[rrd-users] Re: Help with Bash script to calc end-time in multiples of 300 ?

Alex van den Bogaerdt alex at ergens.op.het.net
Sat Nov 18 14:39:00 MET 2006

On Sat, Nov 18, 2006 at 09:32:15AM +0000, Simon Hobson wrote:
> Rob Conway wrote:
> >I just use "date +%s" to get the unix time but how can I easily 
> >round this value ?
> etime=`date +%s`
> step=300
> etime=$(( ${etime} - ( ${etime} % ${step} ) ))

etime=$(( ${etime} / ${step} * ${step}  ))

is 10% faster, at least on my system.
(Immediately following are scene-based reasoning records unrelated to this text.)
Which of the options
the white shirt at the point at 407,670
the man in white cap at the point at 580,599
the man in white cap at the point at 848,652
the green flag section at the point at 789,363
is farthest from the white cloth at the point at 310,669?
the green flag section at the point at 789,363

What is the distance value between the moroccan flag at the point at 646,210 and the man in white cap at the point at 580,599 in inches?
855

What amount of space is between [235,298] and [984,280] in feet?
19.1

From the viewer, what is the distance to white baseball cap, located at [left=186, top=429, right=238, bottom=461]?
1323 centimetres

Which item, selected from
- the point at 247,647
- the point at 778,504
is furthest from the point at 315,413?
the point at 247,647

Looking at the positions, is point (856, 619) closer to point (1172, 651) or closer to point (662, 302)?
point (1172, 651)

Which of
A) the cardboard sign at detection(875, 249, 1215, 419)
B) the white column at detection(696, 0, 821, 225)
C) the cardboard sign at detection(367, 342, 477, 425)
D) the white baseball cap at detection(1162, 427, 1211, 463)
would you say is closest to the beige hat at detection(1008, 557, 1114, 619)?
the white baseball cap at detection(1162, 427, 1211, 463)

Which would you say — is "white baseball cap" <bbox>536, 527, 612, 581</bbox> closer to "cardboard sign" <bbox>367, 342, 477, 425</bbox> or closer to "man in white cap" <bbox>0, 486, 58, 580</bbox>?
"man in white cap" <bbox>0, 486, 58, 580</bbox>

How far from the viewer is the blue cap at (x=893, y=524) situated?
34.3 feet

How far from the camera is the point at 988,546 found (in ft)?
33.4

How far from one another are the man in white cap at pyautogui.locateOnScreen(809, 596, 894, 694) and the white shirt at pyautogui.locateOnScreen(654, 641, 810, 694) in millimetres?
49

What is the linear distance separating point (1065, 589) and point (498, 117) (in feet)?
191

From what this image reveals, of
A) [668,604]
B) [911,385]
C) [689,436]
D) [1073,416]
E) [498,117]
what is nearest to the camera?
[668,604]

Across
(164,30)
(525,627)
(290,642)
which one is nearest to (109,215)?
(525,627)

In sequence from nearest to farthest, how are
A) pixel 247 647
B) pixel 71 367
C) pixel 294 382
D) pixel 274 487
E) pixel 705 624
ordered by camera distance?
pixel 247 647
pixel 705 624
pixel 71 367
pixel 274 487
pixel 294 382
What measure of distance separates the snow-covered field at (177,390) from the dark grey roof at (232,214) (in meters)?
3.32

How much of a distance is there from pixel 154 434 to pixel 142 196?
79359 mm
I tried this by looping 100,000
times doing those calculations, several runs.  Bash uses integer
calculations, and my sequence saves a calculation internally.

Printing the value can be done using perl, but unless you're going to
use perl for other purposes as well you are better off with gnu-date.
This runs in 44% of the time needed for starting perl:

/bin/date -d 19700101\ 00:00\ +0000\ ${etime}sec

It means: the unix epoch (19700101 00:00, timezone UTC) and then
${etime} seconds further in time (so: reverse of date +%s)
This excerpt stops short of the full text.